▸ TASK BRIEF:
Rewrite the listing below as a JSON array of strings, with one string per line and blank lines omitted.

━━━━━━━━━━━━━━━━━━━━

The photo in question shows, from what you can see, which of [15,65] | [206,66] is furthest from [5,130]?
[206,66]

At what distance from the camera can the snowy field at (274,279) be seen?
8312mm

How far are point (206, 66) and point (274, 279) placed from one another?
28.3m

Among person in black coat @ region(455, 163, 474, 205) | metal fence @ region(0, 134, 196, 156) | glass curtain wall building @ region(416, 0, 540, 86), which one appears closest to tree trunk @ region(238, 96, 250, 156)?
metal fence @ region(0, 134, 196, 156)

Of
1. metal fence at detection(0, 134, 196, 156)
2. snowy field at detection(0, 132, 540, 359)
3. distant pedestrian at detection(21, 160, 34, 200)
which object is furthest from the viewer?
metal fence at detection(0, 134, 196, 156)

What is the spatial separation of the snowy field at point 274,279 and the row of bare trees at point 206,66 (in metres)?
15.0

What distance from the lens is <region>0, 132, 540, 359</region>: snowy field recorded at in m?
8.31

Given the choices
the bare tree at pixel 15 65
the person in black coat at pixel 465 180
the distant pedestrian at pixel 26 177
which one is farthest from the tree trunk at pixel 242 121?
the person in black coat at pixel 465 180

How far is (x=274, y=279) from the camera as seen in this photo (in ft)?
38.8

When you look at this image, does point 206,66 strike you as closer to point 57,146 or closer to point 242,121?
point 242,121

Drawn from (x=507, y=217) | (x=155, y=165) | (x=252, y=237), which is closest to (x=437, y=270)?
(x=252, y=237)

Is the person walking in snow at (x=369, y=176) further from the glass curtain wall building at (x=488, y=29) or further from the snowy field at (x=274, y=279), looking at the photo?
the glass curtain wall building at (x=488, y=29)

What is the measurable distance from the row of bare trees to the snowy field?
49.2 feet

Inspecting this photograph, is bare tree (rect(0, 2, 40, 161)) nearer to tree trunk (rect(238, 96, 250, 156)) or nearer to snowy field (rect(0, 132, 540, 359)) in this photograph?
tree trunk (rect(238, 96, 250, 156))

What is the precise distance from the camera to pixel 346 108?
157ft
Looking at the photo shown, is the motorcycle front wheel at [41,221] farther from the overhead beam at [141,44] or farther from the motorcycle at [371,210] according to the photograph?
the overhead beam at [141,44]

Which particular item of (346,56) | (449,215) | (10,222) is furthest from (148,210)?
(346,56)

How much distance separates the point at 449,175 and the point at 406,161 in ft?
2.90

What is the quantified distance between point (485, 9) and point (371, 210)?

━━━━━━━━━━━━━━━━━━━━

▸ SOLUTION BELOW:
[
  "The photo in question shows, from what you can see, which of [15,65] | [206,66] is furthest from [5,130]?",
  "[206,66]",
  "At what distance from the camera can the snowy field at (274,279) be seen?",
  "8312mm",
  "How far are point (206, 66) and point (274, 279) placed from one another?",
  "28.3m",
  "Among person in black coat @ region(455, 163, 474, 205) | metal fence @ region(0, 134, 196, 156) | glass curtain wall building @ region(416, 0, 540, 86), which one appears closest to tree trunk @ region(238, 96, 250, 156)?",
  "metal fence @ region(0, 134, 196, 156)",
  "Of",
  "1. metal fence at detection(0, 134, 196, 156)",
  "2. snowy field at detection(0, 132, 540, 359)",
  "3. distant pedestrian at detection(21, 160, 34, 200)",
  "which object is furthest from the viewer?",
  "metal fence at detection(0, 134, 196, 156)",
  "What is the spatial separation of the snowy field at point 274,279 and the row of bare trees at point 206,66 (in metres)?",
  "15.0",
  "What distance from the lens is <region>0, 132, 540, 359</region>: snowy field recorded at in m?",
  "8.31",
  "Given the choices",
  "the bare tree at pixel 15 65",
  "the person in black coat at pixel 465 180",
  "the distant pedestrian at pixel 26 177",
  "which one is farthest from the tree trunk at pixel 242 121?",
  "the person in black coat at pixel 465 180",
  "How far is (x=274, y=279) from the camera as seen in this photo (in ft)?",
  "38.8",
  "When you look at this image, does point 206,66 strike you as closer to point 57,146 or closer to point 242,121?",
  "point 242,121",
  "Drawn from (x=507, y=217) | (x=155, y=165) | (x=252, y=237), which is closest to (x=437, y=270)?",
  "(x=252, y=237)",
  "Is the person walking in snow at (x=369, y=176) further from the glass curtain wall building at (x=488, y=29) or further from the snowy field at (x=274, y=279), looking at the photo?",
  "the glass curtain wall building at (x=488, y=29)",
  "What is the measurable distance from the row of bare trees to the snowy field?",
  "49.2 feet",
  "Inspecting this photograph, is bare tree (rect(0, 2, 40, 161)) nearer to tree trunk (rect(238, 96, 250, 156)) or nearer to snowy field (rect(0, 132, 540, 359)) in this photograph?",
  "tree trunk (rect(238, 96, 250, 156))",
  "What is the precise distance from the camera to pixel 346 108?",
  "157ft",
  "Looking at the photo shown, is the motorcycle front wheel at [41,221] farther from the overhead beam at [141,44] or farther from the motorcycle at [371,210] according to the photograph?",
  "the overhead beam at [141,44]",
  "Which particular item of (346,56) | (449,215) | (10,222) is furthest from (148,210)?",
  "(346,56)",
  "How much distance separates the point at 449,175 and the point at 406,161 in ft?",
  "2.90",
  "What is the quantified distance between point (485, 9) and point (371, 210)?"
]